## WORK ORDER
Determine how many lines in the records hold "absolute", and give that number with nothing added.

## MATERIAL SUPPLIED

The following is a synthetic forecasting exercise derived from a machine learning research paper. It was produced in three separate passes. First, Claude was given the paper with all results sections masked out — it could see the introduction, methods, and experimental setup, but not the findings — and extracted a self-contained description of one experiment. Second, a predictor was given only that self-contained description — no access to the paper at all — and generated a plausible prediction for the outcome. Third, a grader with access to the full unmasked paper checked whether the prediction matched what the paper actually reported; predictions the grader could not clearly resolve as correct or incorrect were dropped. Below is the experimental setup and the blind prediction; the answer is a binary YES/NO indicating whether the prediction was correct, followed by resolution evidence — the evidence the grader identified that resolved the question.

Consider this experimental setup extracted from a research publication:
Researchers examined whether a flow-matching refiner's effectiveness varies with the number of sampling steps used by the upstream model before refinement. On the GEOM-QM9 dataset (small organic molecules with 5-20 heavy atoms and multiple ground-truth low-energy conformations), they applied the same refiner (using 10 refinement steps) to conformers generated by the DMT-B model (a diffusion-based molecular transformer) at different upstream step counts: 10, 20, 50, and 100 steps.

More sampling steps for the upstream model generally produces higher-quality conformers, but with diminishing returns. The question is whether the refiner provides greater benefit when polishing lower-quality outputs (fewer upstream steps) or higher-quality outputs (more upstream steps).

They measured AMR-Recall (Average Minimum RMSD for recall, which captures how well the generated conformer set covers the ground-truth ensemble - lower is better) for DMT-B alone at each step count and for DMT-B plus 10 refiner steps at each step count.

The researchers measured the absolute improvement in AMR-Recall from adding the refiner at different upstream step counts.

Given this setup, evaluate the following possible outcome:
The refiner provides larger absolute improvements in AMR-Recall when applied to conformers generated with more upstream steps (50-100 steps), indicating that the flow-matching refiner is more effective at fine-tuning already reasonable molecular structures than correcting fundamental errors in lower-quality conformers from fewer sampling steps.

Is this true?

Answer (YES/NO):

--

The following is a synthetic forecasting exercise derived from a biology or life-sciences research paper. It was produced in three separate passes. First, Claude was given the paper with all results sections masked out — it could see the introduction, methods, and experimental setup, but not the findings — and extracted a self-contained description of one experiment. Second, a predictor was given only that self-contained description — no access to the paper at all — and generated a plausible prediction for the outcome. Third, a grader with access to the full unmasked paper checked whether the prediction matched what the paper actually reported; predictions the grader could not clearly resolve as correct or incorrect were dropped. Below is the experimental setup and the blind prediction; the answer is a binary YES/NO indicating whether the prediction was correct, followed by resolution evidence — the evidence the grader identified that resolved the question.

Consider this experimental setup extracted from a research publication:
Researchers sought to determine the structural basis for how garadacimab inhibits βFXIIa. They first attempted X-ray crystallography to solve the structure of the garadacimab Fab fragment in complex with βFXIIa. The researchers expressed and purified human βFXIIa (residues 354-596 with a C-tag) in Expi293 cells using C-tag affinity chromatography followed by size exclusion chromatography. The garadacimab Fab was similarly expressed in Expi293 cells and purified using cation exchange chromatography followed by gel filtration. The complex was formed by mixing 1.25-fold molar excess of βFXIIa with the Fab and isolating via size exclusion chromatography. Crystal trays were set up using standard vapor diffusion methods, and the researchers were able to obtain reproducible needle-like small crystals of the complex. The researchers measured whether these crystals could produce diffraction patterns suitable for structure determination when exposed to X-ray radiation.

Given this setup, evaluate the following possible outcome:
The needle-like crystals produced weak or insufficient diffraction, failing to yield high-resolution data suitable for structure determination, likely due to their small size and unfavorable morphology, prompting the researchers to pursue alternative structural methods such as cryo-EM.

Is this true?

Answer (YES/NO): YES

## RESULT
2